Kfouri acknowledged that the alert from Rio Grande do Sul was justified. This was a reminder of how quickly the world had become connected, how a virus could travel on an airplane from a place where it was endemic to a place trying to prove it was not. The work of elimination was not finished. It was ongoing, fragile, dependent on the willingness of millions of parents to bring their children to clinics, on the capacity of health systems to track every suspicious fever, on the international cooperation that allowed one country to learn from another's experience. Brazil was still seeking recertification. This case, contained and monitored as it was, had just made that path harder.

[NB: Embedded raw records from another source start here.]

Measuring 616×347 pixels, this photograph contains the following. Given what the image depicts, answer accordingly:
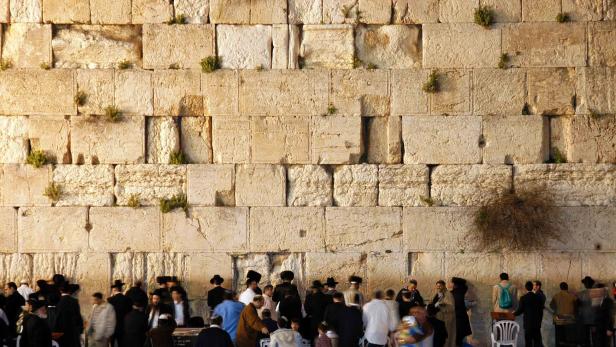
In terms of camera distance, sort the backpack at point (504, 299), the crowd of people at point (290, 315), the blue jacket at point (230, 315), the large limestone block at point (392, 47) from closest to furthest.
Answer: the crowd of people at point (290, 315)
the blue jacket at point (230, 315)
the backpack at point (504, 299)
the large limestone block at point (392, 47)

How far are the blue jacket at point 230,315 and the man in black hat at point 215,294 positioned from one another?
5.66 feet

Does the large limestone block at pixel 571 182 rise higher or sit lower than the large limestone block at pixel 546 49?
lower

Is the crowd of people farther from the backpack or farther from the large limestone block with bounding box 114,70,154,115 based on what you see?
the large limestone block with bounding box 114,70,154,115

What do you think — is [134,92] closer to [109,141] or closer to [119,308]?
[109,141]

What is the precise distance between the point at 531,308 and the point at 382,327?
10.3ft

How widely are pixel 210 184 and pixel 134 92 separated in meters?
1.89

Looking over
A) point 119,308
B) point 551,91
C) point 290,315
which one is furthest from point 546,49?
point 119,308

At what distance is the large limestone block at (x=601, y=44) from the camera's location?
77.9 ft

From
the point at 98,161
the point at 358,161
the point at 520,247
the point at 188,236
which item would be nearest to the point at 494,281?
the point at 520,247

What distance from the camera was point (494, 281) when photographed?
23.6 m

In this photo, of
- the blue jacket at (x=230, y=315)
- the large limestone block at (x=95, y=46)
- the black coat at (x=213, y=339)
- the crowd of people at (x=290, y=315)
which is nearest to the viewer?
the black coat at (x=213, y=339)

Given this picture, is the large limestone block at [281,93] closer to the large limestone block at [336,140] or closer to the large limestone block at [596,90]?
the large limestone block at [336,140]

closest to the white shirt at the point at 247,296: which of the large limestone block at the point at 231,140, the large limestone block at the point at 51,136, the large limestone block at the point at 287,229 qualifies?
the large limestone block at the point at 287,229

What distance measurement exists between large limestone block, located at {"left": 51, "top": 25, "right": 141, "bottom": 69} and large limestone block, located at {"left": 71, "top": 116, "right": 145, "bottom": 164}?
3.05 feet
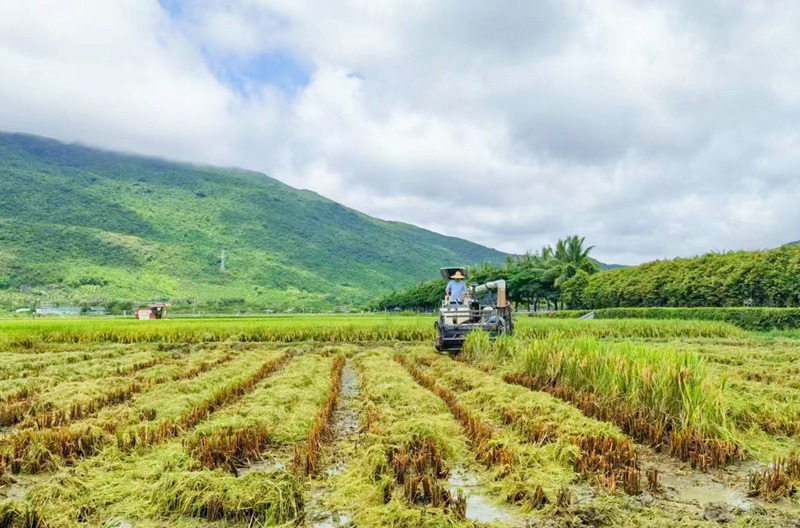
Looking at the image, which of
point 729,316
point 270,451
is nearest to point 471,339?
point 270,451

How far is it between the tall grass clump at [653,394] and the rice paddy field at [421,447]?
23 mm

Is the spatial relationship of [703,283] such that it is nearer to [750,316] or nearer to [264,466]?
[750,316]

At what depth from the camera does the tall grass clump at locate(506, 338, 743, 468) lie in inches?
217

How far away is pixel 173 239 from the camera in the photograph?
112875mm

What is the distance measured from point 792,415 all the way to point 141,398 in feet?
28.6

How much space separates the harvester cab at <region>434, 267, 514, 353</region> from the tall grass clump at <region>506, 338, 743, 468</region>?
4.96m

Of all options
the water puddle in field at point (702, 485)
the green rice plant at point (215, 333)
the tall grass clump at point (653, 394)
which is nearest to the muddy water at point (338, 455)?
the water puddle in field at point (702, 485)

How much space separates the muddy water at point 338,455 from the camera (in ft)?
13.1

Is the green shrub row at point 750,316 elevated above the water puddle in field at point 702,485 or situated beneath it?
elevated above

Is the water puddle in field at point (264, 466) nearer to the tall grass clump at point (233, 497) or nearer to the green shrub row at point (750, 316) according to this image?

Measles is one of the most transmissible diseases. If one person is infected, nearly everyone around them will catch it if they are not vaccinated.
— World Health Organization
This imported case reminds us of the importance of vigilance—to prevent a single case from multiplying into secondary cases and a new outbreak.
— Renato Kfouri, vice president of Brazil's immunization society
A Conversa do Hearth Outra perspectiva sobre a história
Inventor

Why does a single imported case matter so much? The child is recovering, his family has no symptoms.

Model

Because measles doesn't stay contained. One unvaccinated person in a room with ten others infects nine of them. One case becomes ten becomes a hundred. Brazil lost its elimination status once already, after forty thousand cases in 2017 and 2018. They've been trying to rebuild that certification for six years. This case is a test of whether their surveillance system works, whether their vaccination coverage is actually high enough.

Inventor

What makes measles so different from other diseases?

Model

It's almost perfectly efficient at spreading. If you're not vaccinated and you're exposed, you'll almost certainly get it. It travels through the air—a cough, a sneeze. And it's most dangerous to the people least able to fight it: babies, immunocompromised people, malnourished children. A nineteen-month-old in Argentina just died from it.

Inventor

So the real problem is vaccination rates?

Model

That's part of it. But it's also surveillance. You have to catch cases early, isolate them, vaccinate everyone around them before the virus spreads further. Rio Grande do Sul did that here—they found the case, they vaccinated the contacts, they're monitoring the community. But that only works if your system is strong enough to catch the next case, and the one after that.

Inventor

Why is Pakistan relevant to Brazil?

Model

Because the virus is endemic there. It circulates freely. A child travels from an endemic country to a country trying to prove it's eliminated the disease. That's the vulnerability of the modern world. You can't eliminate a disease in one country if it's still circulating in others.

Inventor

What does recertification actually mean?

Model

It means proving to international health bodies that you've eliminated the virus from your territory, that you have the surveillance systems and vaccination coverage to keep it out. Brazil had that once. They want it back. But one imported case, if it spreads, could set them back years.